The U.S. Department of Homeland Security recently tested their staff’s security knowledge by dropping USB flash drives in their parking lots. Of those who picked up the “lost” devices, 60% plugged them directly into office computers to see what was on them.
Are you having nightmares yet? Another study of 300 IT professionals revealed that 78% had plugged in a USB drive that they had found lying around. A separate Ponemon study found that 70% of recorded stolen information was taken via USB drives. Even Edward Snowden reportedly smuggled his leaked data using a USB device.
Perhaps in the excitement over securing our data stored on the cloud, we have overlooked USB threats. What can we do to stay safe?
- Make sure you have a company policy and education program. This alone won’t stop security breaches, but it is an essential first step.
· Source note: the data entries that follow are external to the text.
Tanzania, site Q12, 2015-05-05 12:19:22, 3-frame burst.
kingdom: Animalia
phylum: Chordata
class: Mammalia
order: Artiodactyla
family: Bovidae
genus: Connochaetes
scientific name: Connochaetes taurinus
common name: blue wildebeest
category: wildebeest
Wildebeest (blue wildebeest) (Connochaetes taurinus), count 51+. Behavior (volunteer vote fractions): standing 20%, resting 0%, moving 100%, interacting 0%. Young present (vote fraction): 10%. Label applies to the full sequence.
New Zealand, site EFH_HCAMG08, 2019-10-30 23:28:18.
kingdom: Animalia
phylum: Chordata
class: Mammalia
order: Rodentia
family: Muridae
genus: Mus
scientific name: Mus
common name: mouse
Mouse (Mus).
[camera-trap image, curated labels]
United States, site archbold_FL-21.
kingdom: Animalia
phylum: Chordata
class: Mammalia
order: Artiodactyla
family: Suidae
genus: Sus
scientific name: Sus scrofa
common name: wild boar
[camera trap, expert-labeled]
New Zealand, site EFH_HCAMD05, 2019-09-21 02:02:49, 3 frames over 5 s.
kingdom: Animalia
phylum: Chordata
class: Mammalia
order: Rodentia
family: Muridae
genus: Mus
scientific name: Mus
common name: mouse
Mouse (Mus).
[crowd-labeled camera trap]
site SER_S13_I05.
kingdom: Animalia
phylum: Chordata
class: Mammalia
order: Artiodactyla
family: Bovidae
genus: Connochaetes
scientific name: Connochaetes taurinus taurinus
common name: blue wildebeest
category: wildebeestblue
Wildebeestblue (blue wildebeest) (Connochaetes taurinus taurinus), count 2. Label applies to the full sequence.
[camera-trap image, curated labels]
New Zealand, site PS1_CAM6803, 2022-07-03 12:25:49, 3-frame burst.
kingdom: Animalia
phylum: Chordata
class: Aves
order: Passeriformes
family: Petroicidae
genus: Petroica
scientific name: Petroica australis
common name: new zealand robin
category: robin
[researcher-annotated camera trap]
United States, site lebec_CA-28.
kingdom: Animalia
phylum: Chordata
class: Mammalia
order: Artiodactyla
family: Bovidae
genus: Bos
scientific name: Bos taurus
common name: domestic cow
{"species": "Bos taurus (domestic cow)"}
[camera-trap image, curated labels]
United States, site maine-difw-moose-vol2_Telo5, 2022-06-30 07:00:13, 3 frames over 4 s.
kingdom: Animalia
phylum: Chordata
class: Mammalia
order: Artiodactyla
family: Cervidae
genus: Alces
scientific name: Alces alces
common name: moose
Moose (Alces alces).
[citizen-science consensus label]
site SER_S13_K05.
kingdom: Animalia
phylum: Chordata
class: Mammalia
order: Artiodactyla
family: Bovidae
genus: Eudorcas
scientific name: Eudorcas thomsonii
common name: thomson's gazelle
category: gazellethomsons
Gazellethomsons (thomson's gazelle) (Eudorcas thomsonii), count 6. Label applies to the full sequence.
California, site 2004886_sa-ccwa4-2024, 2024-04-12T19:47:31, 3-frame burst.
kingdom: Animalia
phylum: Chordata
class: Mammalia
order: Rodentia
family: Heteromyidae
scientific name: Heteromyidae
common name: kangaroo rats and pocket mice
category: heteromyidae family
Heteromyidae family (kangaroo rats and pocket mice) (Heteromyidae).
- Provide ways for employees to share large files that won’t send via email. This can help prevent the use of USB drives with larger capacities.
- Prohibit the use of personal USB devices in the workplace. You might consider using a system to register these company USB devices to prevent unauthorized use, and also remotely lock and delete their contents.
- If you are in an industry with very sensitive information, you might dedicate one employee and/or one machine for the use of external USB drives. This allows for an isolated scanning process that isn’t possible on all company machines.
- Install a port-control solution on your computers to prevent the use of non-authorized USB drives altogether.
- Remember that iPhones, iPods and other mobile devices that charge via USB can also be used to transfer harmful or sensitive data. Encourage employees to charge these devices with a wall outlet, not their computers.
What methods do you use to ensure USB devices are safe for use in your company’s computers?